Textauszug -
__________________________________________________

Der Angriff auf einen Fussballplatz in den Golanhöhen droht, einen Flächenbrand zu entzünden – obwohl weder Israel noch die Hisbollah ein Interesse daran hätten, so Konfliktforscher Jannis Grimm. Heute sei die Lage aber anders als noch beim letzten Krieg 2006.
SRF News: Warum dieser Angriff auf eine Kleinstadt auf den Golanhöhen?
Jannis Grimm: Wichtig ist zu betonen, dass die angegriffene Stadt auf den syrischen, von Israel besetzten Golanhöhen liegt. Die Bevölkerung besteht zum grösstenteils aus syrischen Drusen, die sich selbst nicht als Israeli sehen. Sie äussern Unterstützung für Palästina und dienen nicht in der Armee. Sie gingen nicht zu Wahlen, sind arabischsprachig und haben enge Bezüge zu Drusen in Libanon. Das deutet darauf hin, dass es sich um ein Versehen gehandelt haben könnte.
Die Hisbollah hätte also kein Motiv, die Stadt anzugreifen?
Zunächst führt die Hisbollah seit Oktober viele Angriffe aus, auch auf die Golanhöhen. Es ist etwas anderes in der Eskalationsdynamik, die Golanhöhen anzugreifen, als direkt die israelischen Städte. Es gab auch seit Oktober immer wieder Raketen, die in der Umgebung eingeschlagen sind. Aber dies hat sich fast ausschliesslich auf militärische Installationen oder verlassene zivile Gebiete beschränkt. Es gibt keinen strategischen Grund für den Angriff auf Zivilisten und Zivilistinnen. Naheliegender ist, dass die Hisbollah versuchte, die israelische Abwehrstation auf dem Mount Hermon anzugreifen und stattdessen den Ort 3.5 Kilometer entfernt traf.
Israel droht mit Vergeltung. Ist das der Funke, der einen Flächenbrand entzünden könnte?
Ich hoffe nicht. Vielen ist wohl nicht bewusst, was ein solcher Flächenbrand bedeuten würde. 2006 fand zuletzt ein Bodenangriff zwischen der israelischen Armee und der Hisbollah statt. Seither ist viel passiert, die Hisbollah ist kampferprobter geworden. Sie ist viel zentraler in der «Achse des Widerstandes». Es würde nicht mehr so ausgehen wie 2006. Es ist wirklich ein Pulverfass.

__________________________________________________

Gespeicherte Daten -
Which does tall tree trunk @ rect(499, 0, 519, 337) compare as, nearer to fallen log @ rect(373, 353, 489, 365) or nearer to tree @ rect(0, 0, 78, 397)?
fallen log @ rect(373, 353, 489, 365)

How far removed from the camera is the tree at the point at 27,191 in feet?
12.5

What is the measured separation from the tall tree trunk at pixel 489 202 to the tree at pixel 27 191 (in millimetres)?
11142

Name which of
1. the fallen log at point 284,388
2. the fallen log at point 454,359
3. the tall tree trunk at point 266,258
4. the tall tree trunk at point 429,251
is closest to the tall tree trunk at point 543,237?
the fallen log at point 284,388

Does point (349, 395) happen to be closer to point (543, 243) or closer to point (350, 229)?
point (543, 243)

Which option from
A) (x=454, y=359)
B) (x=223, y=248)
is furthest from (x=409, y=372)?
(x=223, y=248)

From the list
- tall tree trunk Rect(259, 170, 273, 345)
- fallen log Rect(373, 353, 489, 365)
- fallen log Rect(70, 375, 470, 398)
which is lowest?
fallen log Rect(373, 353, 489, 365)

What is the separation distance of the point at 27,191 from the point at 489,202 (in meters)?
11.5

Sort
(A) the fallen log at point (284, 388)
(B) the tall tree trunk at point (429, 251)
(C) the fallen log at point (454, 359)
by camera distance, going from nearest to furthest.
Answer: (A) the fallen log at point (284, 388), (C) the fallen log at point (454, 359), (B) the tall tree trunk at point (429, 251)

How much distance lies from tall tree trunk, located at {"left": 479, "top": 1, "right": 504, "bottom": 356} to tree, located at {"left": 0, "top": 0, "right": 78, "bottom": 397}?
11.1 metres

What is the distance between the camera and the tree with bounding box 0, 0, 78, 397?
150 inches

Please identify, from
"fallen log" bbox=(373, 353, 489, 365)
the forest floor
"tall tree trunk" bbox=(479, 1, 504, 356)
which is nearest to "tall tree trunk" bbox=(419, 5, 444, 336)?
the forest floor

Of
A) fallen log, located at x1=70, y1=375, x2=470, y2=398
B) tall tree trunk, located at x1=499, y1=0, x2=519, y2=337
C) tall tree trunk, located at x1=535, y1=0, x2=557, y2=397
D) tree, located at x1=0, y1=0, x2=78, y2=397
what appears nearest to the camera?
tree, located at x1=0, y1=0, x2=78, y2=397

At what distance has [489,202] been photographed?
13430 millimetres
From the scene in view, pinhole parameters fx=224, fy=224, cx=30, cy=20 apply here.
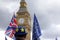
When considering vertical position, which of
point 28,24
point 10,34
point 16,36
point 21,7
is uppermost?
point 16,36

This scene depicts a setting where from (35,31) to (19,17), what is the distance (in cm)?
6064

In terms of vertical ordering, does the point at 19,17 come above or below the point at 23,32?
below

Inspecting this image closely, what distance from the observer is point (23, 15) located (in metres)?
73.0

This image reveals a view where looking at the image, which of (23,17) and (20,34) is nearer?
(20,34)

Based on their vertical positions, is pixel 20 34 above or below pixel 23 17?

__________________________________________________

Aufgabe 1 - Wie weit ist der getroffene Ort laut dem Interview zum Angriff auf den Golanhöhen von der israelischen Abwehrstation auf dem Mount Hermon entfernt?
Aufgabe 2 - Setzen Sie das Interview zum Angriff auf den Golanhöhen im Anschluss an seinen letzten Satz fort.

Antwort 1 - 3.5 Kilometer.

Antwort 2 -
Ob die Hisbollah den Angriff beabsichtigt hat oder nicht, ist letztlich irrelevant.
Alle Bemühungen weisen darauf hin, dass man es zu verhindern versucht – auch von iranischer und amerikanischer Seite. Ob die Hisbollah den Angriff beabsichtigt hat oder nicht, ist letztlich irrelevant. Fakt ist, er hat die Bedrohungswahrnehmung in Israel massiv erhöht und ist Wasser auf den Mühlen derjenigen, die sagen, man solle nicht länger der Hisbollah den Grad der Eskalation überlassen, es brauche eine schnelle und entschlossene Lösung im Norden.
Warum spitzt sich die Situation immer weiter zu, obwohl beide Seiten den Konflikt nicht eskalieren lassen wollen?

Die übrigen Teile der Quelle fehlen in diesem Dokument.